REQUIRED TASK: Please write out, word for word, the rows starting with the line that contains "How far is the" and going on through the line that contains "How far away is", including both of those lines.

[Start of EXTRACTED DATA]

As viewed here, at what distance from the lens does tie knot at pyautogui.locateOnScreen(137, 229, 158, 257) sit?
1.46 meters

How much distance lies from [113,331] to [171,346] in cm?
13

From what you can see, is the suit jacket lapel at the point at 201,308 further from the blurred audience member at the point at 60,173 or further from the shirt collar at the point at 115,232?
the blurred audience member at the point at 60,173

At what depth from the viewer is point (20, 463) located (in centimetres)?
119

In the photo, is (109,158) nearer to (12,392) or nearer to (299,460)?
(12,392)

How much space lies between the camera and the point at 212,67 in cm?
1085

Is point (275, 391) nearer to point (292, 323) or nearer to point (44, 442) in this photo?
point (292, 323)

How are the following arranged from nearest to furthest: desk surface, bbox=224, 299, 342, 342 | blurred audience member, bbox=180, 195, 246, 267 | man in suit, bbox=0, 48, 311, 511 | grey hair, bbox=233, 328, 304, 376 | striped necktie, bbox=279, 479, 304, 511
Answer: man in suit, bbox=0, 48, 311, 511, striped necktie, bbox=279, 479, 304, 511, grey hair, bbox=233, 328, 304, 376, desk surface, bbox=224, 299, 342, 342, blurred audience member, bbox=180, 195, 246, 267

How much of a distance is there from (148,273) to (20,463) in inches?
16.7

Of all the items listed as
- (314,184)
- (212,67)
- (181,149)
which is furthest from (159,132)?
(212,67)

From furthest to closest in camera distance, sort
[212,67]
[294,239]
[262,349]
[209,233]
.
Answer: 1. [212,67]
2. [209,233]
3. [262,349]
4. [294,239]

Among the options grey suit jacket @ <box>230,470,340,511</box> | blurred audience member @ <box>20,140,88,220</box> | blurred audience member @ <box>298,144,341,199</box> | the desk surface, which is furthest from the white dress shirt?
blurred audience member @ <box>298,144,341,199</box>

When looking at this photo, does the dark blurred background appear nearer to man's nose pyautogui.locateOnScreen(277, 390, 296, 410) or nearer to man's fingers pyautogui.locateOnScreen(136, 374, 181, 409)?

[End of EXTRACTED DATA]
[Start of EXTRACTED DATA]

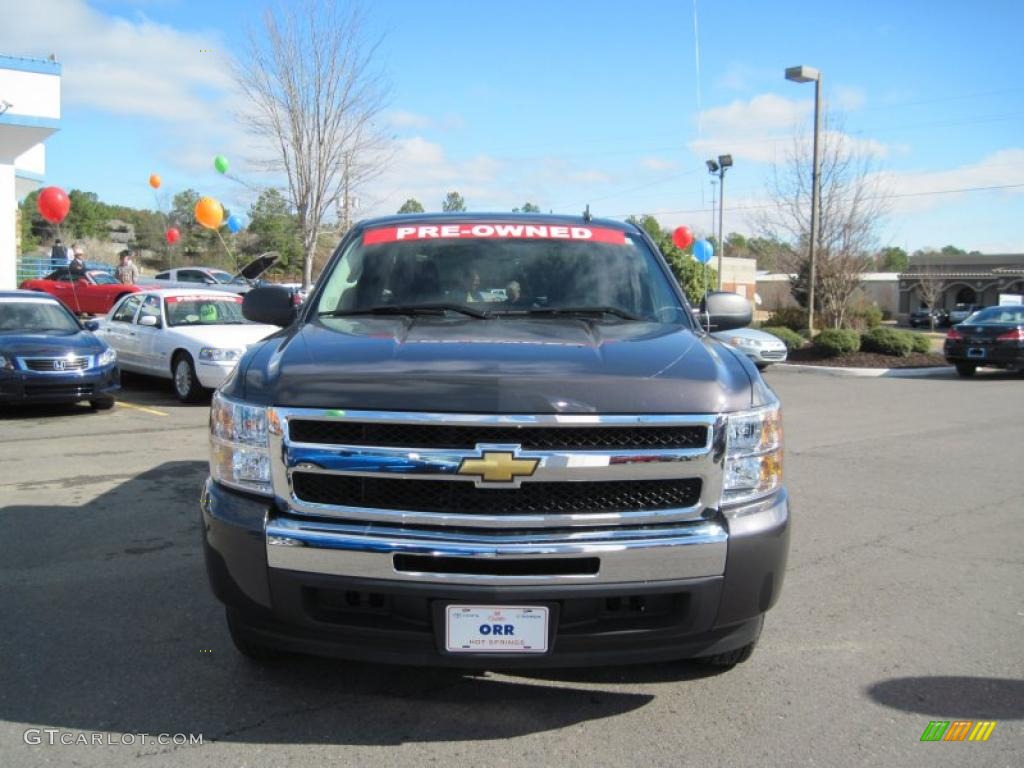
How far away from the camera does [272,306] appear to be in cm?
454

[End of EXTRACTED DATA]
[Start of EXTRACTED DATA]

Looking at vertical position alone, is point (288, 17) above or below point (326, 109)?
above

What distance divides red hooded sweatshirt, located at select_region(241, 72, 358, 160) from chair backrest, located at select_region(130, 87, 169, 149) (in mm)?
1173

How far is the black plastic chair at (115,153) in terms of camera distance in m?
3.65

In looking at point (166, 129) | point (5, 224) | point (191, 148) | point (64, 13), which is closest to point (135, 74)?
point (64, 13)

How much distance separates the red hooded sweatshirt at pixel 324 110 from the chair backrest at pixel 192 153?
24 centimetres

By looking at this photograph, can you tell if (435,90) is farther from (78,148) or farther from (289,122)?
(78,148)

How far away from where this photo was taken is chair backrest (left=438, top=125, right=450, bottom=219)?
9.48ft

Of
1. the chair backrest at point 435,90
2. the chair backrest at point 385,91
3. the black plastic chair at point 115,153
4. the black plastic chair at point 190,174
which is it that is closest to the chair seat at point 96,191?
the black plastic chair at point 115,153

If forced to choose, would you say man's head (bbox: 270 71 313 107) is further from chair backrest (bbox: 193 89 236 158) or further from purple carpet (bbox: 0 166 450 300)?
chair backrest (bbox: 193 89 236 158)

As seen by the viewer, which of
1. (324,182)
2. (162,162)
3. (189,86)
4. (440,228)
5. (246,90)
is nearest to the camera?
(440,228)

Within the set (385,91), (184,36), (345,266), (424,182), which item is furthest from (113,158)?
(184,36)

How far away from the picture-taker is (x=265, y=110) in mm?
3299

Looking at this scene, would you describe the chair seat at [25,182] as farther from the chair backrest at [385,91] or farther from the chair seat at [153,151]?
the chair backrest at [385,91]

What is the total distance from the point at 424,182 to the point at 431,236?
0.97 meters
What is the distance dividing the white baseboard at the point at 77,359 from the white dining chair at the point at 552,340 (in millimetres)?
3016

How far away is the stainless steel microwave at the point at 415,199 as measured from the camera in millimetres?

[End of EXTRACTED DATA]

ANSWER TO THE EXERCISE:
How far is the black plastic chair at (115,153) in terms of camera distance in m?
3.65

In looking at point (166, 129) | point (5, 224) | point (191, 148) | point (64, 13), which is closest to point (135, 74)?
point (64, 13)

How much distance separates the red hooded sweatshirt at pixel 324 110 from the chair backrest at pixel 192 153?
24 centimetres

By looking at this photograph, can you tell if (435,90) is farther from (78,148) or farther from (289,122)?
(78,148)

How far away from where this photo was taken is chair backrest (left=438, top=125, right=450, bottom=219)?
9.48ft

Of
1. the chair backrest at point 435,90
2. the chair backrest at point 385,91
3. the black plastic chair at point 115,153
4. the black plastic chair at point 190,174
which is it that is closest to the chair seat at point 96,191?
the black plastic chair at point 115,153

If forced to choose, would you say man's head (bbox: 270 71 313 107) is further from chair backrest (bbox: 193 89 236 158) or further from purple carpet (bbox: 0 166 450 300)?
chair backrest (bbox: 193 89 236 158)

As seen by the viewer, which of
1. (324,182)
2. (162,162)
3. (189,86)
4. (440,228)
5. (246,90)
is nearest to the camera?
(440,228)

Within the set (385,91), (184,36), (345,266), (424,182), which item is furthest from (113,158)?
(184,36)

How far away from the picture-taker is (x=265, y=110) in mm?
3299

Looking at this scene, would you describe the chair seat at [25,182] as farther from the chair backrest at [385,91] or farther from the chair seat at [153,151]?
the chair backrest at [385,91]

What is the total distance from the point at 424,182 to the point at 431,236?
0.97 meters
What is the distance dividing the white baseboard at the point at 77,359 from the white dining chair at the point at 552,340 (in millimetres)?
3016

How far away is the stainless steel microwave at the point at 415,199 as measured from the camera in millimetres?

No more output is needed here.